According to the BBC, the Government’s advice on dealing with the heat wave is that:
People should be drinking plenty of water, wear loose-fitting clothes and avoid the midday sun
Which is fine but if we really wanted to tackle what appears already to be a rising death toll, we should be focussing not on individual behaviour but social networks. For what kills vulnerable people in hot weather is probably not tight clothes or a lack of water, but social isolation.
My evidence comes from a classic piece of ethnographic research on the Chicago heat wave of 1995.
In that heat wave – which was much more extreme that even our current one – there were 739 extra deaths in Chicago alone directly attributable to the weather. The main explanations at the time were either that this was simply a random consequence of freak conditions or that the deaths could be wholly correlated with poverty and age.
The sociologist Eric Klinenberg was unwilling to accept either account. He painstakingly investigated the deaths and found one factor stood out above all others – social isolation.
Death rates in certain communities – those with high crime rates, and low levels of social activity for example – were substantially higher than in other communities which had the same age and income profiles but with stronger social networks.
As Klinenberg writes
Residents of the most impoverished, abandoned, and dangerous places in Chicago died alone because they lived in social environments that discouraged departure from the safe houses where they had burrowed, and created obstacles to social protection that are absent from more tranquil and prosperous areas.

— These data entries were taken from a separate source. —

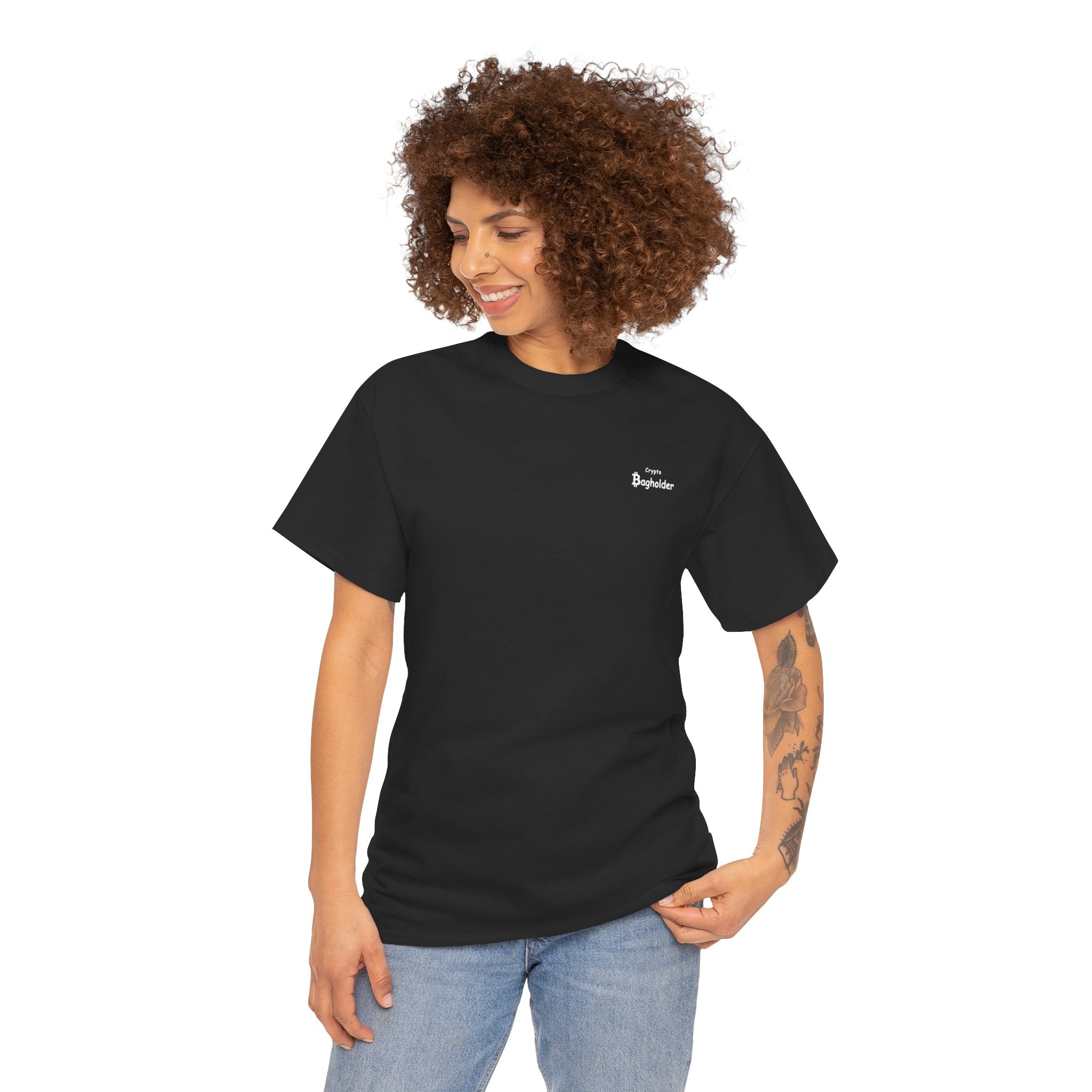Custom Comfort ColorsĀ® Crypto Shirts, Gift For Crypto Lover Shirt, Crypto Bagholder Don't Mind Holding - Image 7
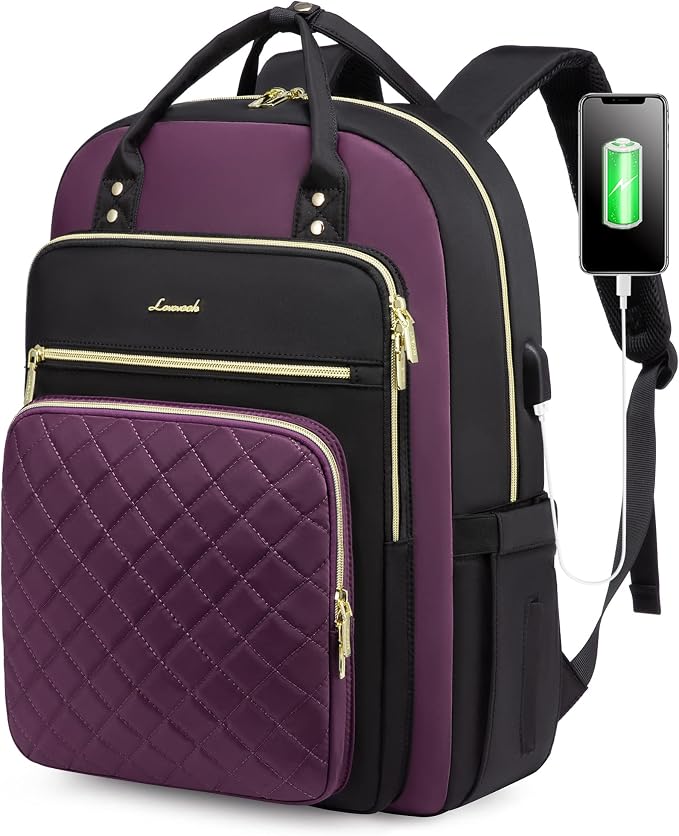 LOVEVOOK Laptop Backpack Purse for Women, Water Resistant Lightweight Daypacks - Image 8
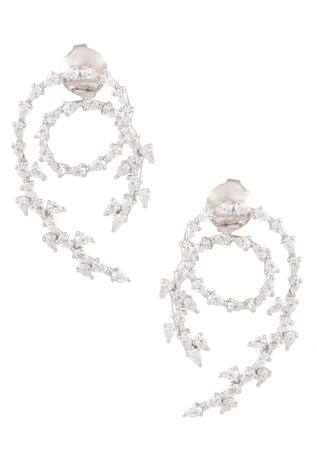 Solasta Jewellery Swarovski Spiral Earrings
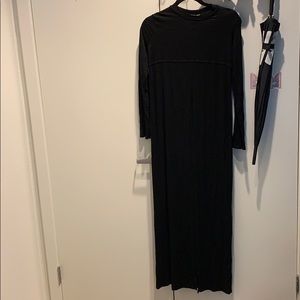 Rehab split maxi shirt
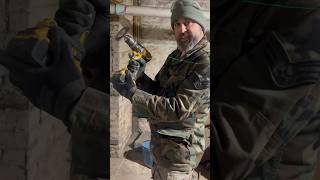 How to use wire brush drill attachment to clean concrete floor [upl. by Leasia229]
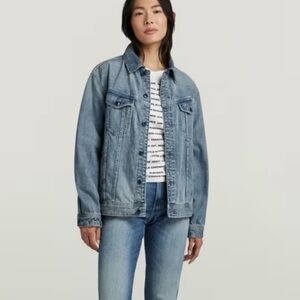 G star raw Classic oversized Blue Denim Jacket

(Quoted in this review by Kieran Healy)
Typically of the Chicago sociological approach, Klinenberg takes seriously what are called neighbourhood effects, the deeply embedded characteristics of place which impact individual behaviours and outcomes.
To reduce deaths and serious illness, local authorities ought urgently to be considering which of their neighbourhoods have the highest levels of social isolation and lowest levels of casual sociability and seeking urgently to mobilise citizens to knock on doors and make contact with those who may be most isolated and thus vulnerable.